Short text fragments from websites

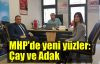  MHP'de yeni yüzler: Çay ve Adak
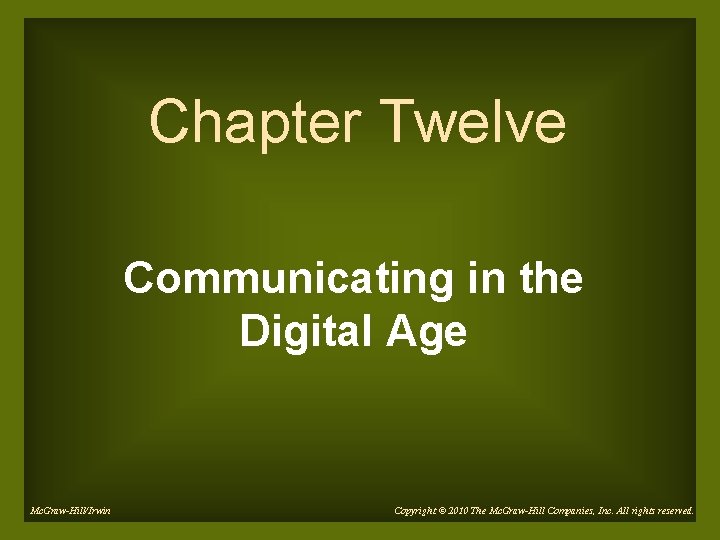 Chapter Twelve Communicating in the Digital Age Mc. Graw-Hill/Irwin Copyright © 2010 The Mc.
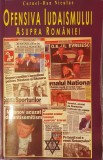 Ofensiva Iudaismului Asupra Romaniei (Razboiul nevazut, 2), Editia a IV-a, Cornel Dan Niculae, Editura Carpathia Rex, 2010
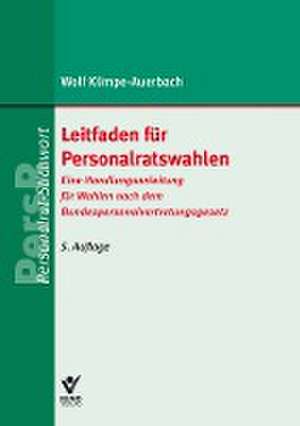 Leitfaden für Personalratswahlen de Wolf Klimpe-Auerbach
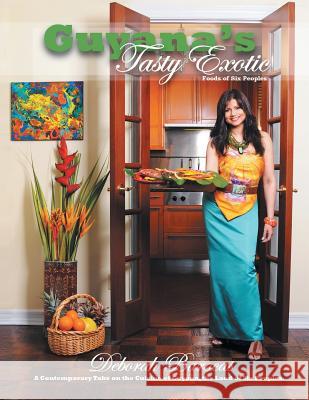 Guyana's Tasty Exotic: Foods of Six People Deborah Barocas 9781450059442 Xlibris Us - książka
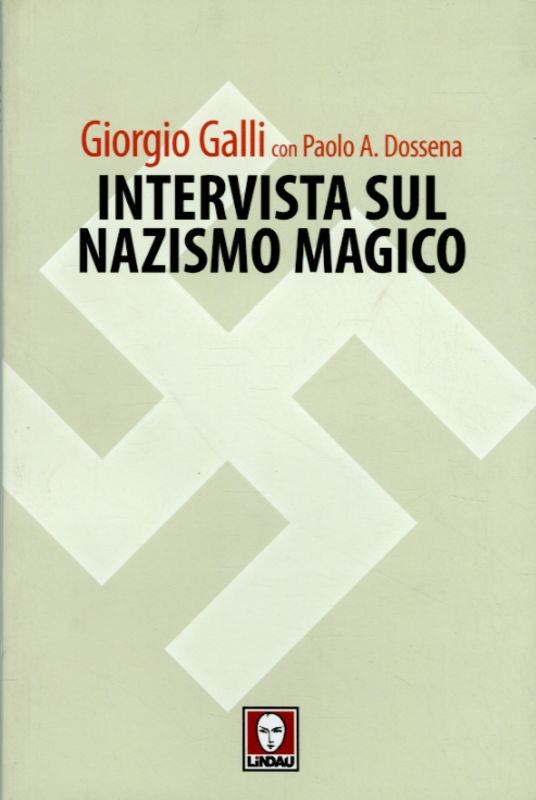 INTERVISTA SUL NAZISMO MAGICO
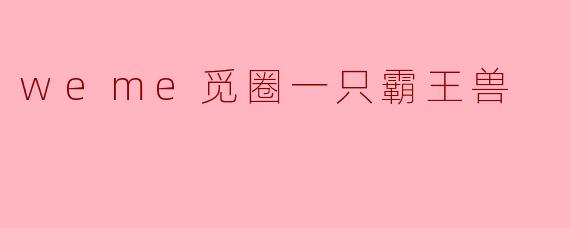 什么是.weme觅圈里的“霸王兽”？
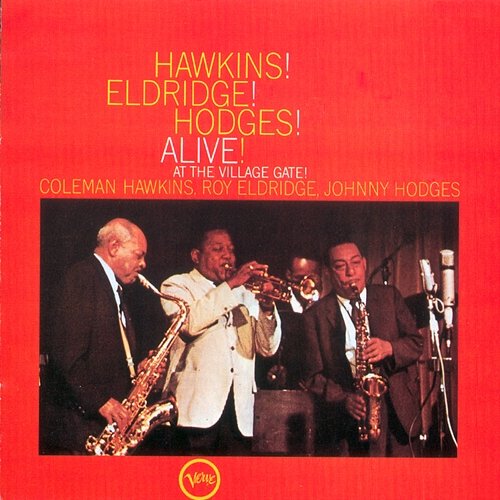 Hawkins! Eldridge! Hodges! - Alive! At The Village Gate Coleman Hawkins, Roy Eldridge, Johnny Hodges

Task brief =
Output, exactly and with no pictures, every line from the one that contains "Ofensiva Iudaismului Asupra" through the final line of the entries.

Answer to this task =
 Ofensiva Iudaismului Asupra Romaniei (Razboiul nevazut, 2), Editia a IV-a, Cornel Dan Niculae, Editura Carpathia Rex, 2010
 Leitfaden für Personalratswahlen de Wolf Klimpe-Auerbach
 Guyana's Tasty Exotic: Foods of Six People Deborah Barocas 9781450059442 Xlibris Us - książka
 INTERVISTA SUL NAZISMO MAGICO
 什么是.weme觅圈里的“霸王兽”？
 Hawkins! Eldridge! Hodges! - Alive! At The Village Gate Coleman Hawkins, Roy Eldridge, Johnny Hodges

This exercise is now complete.